Improved customer satisfaction:
Whenever you complete any project on time and within budget, the customer will walk away satisfied and happy. So happy customer is one that you’ll see again and again, and he will also recommend your business to hundreds of other people. Greater awareness about your business means greater sales and profits. Smart management of project is done using tools that enable client/manager relationship to flourish.
Enhanced efficacy in delivering services:
The strategies you used to complete one project will serve you for many future projects.
Improved development and growth within your team:
Positive results from your project will inspire your team and it will continue to look for ways to perform in a more efficient way.

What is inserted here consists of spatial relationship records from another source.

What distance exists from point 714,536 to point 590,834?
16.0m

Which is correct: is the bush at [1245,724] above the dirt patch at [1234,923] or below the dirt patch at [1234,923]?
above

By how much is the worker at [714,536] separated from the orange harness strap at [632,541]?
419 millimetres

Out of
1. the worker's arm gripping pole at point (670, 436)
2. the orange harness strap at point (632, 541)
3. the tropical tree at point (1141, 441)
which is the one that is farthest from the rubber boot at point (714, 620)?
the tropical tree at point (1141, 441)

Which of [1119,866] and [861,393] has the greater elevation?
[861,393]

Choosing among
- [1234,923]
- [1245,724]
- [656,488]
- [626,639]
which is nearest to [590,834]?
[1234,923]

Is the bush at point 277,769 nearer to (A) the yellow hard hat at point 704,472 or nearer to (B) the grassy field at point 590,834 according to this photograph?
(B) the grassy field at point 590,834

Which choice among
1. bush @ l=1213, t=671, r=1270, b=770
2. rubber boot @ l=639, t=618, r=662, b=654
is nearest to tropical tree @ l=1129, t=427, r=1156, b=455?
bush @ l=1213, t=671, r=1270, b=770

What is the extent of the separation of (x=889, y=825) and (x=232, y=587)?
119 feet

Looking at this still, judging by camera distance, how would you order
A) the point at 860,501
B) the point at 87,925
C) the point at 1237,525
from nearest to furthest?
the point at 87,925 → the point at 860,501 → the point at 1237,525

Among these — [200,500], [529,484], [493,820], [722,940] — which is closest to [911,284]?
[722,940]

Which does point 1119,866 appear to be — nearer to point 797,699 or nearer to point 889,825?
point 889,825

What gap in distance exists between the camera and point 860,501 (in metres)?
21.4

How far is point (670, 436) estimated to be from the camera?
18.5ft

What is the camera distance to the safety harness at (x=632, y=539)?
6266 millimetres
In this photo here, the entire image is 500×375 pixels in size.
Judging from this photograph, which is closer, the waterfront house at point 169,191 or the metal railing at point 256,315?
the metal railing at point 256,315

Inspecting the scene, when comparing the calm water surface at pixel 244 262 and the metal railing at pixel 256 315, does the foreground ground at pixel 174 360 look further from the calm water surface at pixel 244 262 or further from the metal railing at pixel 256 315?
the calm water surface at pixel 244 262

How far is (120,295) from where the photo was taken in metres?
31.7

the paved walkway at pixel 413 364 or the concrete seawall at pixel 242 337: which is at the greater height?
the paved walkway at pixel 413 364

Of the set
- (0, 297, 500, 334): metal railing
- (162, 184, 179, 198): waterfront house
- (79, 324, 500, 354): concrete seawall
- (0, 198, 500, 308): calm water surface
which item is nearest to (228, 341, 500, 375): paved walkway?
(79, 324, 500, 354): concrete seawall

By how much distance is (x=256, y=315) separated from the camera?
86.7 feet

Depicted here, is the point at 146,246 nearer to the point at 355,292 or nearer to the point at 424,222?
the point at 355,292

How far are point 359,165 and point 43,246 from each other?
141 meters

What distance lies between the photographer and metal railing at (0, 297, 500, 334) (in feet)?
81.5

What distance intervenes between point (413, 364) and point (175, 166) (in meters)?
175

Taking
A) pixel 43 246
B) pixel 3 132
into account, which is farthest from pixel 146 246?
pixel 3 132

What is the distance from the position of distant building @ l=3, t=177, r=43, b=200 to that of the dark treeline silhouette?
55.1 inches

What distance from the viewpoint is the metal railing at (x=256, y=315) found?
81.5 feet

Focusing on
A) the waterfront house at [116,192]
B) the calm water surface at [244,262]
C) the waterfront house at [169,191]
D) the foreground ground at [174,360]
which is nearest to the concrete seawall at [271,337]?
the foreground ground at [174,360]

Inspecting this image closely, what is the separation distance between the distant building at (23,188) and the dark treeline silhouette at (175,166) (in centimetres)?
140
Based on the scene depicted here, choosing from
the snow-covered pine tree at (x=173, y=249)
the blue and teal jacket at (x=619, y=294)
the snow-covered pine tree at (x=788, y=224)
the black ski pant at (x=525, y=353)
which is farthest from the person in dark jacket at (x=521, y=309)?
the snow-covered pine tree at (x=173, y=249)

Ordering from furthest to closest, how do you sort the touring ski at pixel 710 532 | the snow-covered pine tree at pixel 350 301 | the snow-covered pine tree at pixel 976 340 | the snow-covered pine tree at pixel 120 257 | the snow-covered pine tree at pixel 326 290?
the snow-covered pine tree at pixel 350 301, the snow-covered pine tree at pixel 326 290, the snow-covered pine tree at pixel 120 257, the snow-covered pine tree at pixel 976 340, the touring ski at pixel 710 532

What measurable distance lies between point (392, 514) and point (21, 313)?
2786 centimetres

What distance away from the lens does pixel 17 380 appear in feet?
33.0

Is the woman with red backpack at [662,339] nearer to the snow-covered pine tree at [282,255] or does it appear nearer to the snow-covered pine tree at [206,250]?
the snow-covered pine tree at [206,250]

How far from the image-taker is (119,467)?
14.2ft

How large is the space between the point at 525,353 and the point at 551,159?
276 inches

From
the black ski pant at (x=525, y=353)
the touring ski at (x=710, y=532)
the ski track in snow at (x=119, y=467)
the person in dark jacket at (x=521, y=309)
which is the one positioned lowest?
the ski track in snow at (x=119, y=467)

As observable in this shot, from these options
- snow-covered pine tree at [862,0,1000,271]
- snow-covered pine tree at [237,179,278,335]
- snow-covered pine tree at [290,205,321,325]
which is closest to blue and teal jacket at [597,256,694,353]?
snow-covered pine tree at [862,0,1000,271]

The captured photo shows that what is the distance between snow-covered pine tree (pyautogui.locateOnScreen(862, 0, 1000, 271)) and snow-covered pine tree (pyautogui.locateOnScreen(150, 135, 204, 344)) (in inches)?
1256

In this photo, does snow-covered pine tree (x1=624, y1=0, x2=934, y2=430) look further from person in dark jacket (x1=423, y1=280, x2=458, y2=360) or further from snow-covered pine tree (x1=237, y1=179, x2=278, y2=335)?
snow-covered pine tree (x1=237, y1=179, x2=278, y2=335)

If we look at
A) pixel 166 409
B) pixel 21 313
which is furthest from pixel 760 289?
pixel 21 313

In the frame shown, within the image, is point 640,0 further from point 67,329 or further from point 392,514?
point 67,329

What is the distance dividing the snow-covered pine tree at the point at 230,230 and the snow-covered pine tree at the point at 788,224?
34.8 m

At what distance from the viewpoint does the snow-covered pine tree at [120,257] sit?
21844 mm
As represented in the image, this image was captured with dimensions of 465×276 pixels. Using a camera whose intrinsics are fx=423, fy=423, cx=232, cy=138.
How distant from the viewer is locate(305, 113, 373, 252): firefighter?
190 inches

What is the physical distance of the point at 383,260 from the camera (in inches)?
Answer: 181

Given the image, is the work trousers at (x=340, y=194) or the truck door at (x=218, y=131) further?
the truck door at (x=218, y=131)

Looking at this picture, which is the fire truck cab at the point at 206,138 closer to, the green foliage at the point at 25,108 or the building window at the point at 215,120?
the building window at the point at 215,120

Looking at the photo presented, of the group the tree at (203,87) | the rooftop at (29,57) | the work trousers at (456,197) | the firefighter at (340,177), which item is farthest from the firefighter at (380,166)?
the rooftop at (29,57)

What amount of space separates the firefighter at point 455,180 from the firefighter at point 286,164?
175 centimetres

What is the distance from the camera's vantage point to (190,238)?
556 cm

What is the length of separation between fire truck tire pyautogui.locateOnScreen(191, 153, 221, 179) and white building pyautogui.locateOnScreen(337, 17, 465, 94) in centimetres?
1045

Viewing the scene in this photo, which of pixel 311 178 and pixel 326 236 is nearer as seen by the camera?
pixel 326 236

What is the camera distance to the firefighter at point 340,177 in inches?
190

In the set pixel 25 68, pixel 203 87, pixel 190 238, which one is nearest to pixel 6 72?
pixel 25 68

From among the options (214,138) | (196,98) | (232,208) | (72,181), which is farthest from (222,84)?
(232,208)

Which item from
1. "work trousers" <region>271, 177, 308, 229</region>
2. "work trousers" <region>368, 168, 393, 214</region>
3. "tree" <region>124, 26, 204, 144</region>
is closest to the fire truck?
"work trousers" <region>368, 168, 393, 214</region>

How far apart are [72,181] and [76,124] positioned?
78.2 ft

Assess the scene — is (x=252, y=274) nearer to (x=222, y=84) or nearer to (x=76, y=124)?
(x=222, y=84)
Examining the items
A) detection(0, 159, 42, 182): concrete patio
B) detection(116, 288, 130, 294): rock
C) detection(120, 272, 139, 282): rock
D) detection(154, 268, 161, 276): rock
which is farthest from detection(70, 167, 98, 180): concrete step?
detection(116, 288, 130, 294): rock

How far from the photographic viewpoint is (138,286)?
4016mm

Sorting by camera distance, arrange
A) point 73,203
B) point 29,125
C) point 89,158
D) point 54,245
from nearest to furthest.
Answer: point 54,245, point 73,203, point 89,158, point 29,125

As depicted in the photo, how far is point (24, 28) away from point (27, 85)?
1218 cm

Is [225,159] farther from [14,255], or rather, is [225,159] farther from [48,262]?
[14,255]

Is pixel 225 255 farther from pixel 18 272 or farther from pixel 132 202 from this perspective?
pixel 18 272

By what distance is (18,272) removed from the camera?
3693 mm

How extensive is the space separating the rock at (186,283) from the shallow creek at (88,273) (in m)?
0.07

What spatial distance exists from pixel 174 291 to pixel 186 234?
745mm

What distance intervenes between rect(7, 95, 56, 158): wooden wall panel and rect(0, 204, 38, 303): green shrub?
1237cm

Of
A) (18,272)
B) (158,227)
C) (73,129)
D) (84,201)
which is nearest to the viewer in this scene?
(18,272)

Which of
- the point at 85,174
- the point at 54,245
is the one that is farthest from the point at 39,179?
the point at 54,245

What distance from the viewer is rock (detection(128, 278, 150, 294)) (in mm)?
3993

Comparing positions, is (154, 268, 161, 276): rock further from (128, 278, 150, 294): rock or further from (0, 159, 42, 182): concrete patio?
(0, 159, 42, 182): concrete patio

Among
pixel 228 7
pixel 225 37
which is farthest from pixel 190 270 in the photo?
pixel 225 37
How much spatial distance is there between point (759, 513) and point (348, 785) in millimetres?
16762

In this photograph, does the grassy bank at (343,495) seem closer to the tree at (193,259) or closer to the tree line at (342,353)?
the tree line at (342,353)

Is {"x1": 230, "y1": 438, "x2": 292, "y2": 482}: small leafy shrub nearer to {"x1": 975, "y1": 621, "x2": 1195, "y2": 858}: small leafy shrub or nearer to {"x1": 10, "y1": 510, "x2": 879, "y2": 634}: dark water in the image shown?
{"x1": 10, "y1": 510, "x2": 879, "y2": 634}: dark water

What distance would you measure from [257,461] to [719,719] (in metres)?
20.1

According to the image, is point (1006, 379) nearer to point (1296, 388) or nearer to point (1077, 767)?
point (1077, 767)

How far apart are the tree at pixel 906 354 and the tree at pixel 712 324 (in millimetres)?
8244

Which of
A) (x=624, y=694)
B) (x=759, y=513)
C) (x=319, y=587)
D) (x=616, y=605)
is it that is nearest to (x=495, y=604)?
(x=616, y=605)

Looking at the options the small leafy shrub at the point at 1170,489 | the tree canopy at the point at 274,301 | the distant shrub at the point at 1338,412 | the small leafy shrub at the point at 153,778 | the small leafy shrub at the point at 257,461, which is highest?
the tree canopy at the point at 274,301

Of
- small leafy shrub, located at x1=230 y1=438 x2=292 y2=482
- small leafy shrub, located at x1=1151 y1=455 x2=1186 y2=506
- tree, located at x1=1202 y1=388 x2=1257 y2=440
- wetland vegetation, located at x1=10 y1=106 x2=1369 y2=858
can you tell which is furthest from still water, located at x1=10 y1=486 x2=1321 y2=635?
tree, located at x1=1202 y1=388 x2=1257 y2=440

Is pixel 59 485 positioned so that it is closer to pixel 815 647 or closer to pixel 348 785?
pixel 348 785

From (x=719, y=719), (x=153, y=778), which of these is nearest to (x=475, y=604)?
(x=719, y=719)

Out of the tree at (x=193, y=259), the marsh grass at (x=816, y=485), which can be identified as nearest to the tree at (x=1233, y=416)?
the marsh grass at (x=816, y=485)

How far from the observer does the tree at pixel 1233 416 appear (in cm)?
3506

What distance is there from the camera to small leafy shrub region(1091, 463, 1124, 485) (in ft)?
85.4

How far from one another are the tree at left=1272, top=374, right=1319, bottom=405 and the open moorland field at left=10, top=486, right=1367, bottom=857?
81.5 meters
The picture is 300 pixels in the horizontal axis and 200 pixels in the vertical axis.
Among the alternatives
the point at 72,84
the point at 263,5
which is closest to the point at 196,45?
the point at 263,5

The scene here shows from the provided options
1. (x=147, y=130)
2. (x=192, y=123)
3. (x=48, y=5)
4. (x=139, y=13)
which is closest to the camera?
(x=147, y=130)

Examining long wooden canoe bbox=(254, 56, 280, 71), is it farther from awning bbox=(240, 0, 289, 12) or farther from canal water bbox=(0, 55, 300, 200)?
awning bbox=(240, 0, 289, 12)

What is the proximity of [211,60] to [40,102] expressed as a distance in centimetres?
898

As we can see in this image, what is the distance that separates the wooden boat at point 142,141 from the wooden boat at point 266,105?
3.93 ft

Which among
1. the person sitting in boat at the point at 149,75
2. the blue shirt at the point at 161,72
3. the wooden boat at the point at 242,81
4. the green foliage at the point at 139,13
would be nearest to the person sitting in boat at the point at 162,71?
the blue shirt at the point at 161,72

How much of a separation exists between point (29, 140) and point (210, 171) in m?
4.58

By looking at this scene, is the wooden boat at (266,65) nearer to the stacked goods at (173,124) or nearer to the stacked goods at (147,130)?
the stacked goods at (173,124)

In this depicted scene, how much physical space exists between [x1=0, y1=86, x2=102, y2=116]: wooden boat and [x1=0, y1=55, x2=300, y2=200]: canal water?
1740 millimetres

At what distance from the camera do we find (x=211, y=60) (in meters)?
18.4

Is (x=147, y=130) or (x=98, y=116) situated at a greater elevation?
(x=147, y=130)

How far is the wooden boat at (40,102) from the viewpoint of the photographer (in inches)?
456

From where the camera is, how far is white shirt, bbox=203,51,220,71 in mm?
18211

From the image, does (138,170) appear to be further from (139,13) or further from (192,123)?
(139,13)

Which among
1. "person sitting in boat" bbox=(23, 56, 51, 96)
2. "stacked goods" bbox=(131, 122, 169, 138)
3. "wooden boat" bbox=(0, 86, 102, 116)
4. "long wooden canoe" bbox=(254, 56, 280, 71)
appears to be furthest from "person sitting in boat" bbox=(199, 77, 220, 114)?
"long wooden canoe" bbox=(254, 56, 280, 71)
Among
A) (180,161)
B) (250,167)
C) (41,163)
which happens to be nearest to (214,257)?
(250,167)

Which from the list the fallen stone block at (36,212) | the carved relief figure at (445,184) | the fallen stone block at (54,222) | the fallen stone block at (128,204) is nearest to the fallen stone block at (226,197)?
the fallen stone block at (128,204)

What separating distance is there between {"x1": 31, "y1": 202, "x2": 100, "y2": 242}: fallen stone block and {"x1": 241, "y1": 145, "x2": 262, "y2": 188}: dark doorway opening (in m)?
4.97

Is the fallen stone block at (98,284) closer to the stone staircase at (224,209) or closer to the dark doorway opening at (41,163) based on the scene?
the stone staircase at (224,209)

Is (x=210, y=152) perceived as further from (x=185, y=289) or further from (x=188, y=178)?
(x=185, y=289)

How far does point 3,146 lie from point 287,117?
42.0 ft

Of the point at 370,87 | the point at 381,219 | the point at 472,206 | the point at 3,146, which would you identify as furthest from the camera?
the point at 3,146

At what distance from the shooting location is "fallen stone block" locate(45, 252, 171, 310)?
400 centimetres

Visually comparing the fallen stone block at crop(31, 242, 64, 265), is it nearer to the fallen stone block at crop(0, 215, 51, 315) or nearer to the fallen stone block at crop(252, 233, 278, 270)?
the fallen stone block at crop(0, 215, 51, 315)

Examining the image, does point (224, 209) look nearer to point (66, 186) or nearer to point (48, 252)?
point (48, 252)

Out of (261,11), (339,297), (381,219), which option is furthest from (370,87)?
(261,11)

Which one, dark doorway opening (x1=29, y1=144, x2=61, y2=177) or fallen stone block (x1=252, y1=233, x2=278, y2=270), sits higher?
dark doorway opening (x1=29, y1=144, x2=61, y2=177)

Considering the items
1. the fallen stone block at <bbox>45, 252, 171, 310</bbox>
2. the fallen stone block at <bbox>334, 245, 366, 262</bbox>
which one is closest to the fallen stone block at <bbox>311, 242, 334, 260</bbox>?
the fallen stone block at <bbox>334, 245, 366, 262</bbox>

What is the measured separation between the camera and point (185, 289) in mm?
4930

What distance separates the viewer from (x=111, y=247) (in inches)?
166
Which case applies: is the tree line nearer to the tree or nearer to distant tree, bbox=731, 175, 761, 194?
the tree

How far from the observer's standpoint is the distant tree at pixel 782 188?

Greater competitive edge and standing:
The benefits of efficient management of any projects are visible not only within the workplace, but outside as well. With superior performance, you will enhance your position in the market and will get more business
Chance to expand your services:
It’s a byproduct of great standing. Good performance leads to even more opportunities to succeed.
Better flexibility:
The biggest benefit of efficient management is ultimate flexibility. It allows you to firmly map out your strategies on how you want your project to get completed. But, the biggest benefit of this organisation is that when you discover any smarter direction, you can immediately take it. For all types of companies, this alone is worth the cost of admission.
Increase in quality:
With enhanced effectiveness, there is will considerable increase in quality.
Increased risk assessment:
When all project players are lined up and your strategy is in place, then all potential risks will jump out and may slap your in your face. Efficient management of projects helps you in assessing the risks and warns you in time, even before you start working on any project.
Increased productivity:
Increase in quality and better management will automatically lead to greater productivity.